His statement came days after he was accused of being involved in BB’s murder.

On August 31, the ATC in Rawalpindi acquitted five alleged operatives of the outlawed Tehreek-e-Taliban Pakistan (TTP) for want of evidence over the assassination of Benazir in a gun and suicide attack in Rawalpindi on December 27, 2007.

“Soon after her [Benazir’s] murder, Zardari got people’s sympathy and support and he was made the president of Pakistan,” the former COAS said.

Musharraf further went on to say that the PPP leader did nothing to investigate the murder of Murtaza Bhutto as he enjoyed his stay in the presidency for five years.

“Why would Zardari investigate his [Murtaza Bhutto’s] murder when he, himself carried out the assassination,” he asked. “It should always be analysed as to who benefited from a murder.”

The former army chief further urged the authorities to investigate as to who killed Khalid Shehenshah, the person who was supposed to provide security to Benazir.

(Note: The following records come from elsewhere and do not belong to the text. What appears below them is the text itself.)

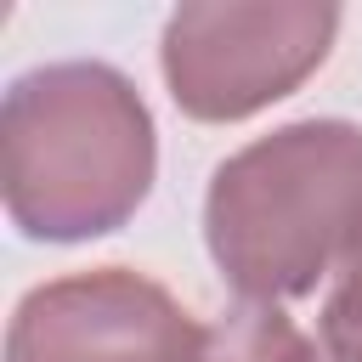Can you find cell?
I'll return each mask as SVG.
<instances>
[{
	"label": "cell",
	"instance_id": "6da1fadb",
	"mask_svg": "<svg viewBox=\"0 0 362 362\" xmlns=\"http://www.w3.org/2000/svg\"><path fill=\"white\" fill-rule=\"evenodd\" d=\"M209 17L226 34V45H238L232 57L164 51L175 96L204 119H232L266 96H283V85L300 79L328 51V34L339 23L334 6H272V11L209 6Z\"/></svg>",
	"mask_w": 362,
	"mask_h": 362
}]
</instances>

On Monday, Pakistan Peoples Party (PPP)’s counsel Sardar Latif Khosa filed three separate petitions in the Rawalpindi bench of the Lahore High Court, challenging the verdict of Benazir murder case.

The first petition says Musharraf masterminded the conspiracy to kill Benazir. It claims that statement of American journalist Mark Siegel and foreign ministry’s former spokesperson Javed Iqbal Cheema as well as probes by the Scotland Yard and United Nations are ‘concrete evidence’ of Musharraf’s involvement.

However, Musharraf denied any charges against him and said that it’s Zardari who was the ‘master planner’.

“The charge they are levying against me is that I did not provide Benazir adequate security — [but that is] something I was not responsible for. The only question I have is, who took the decision to create a hatch in the roof of a bullet and bomb proof car?

“The other thing is, Benazir had a heavy security detail. She had already addressed the public gathering and gotten into the car unharmed, before someone called her incessantly and got her to wave to the people out of the hatch. Her phone was not found for over two years after the assassination attempt,” he alleged.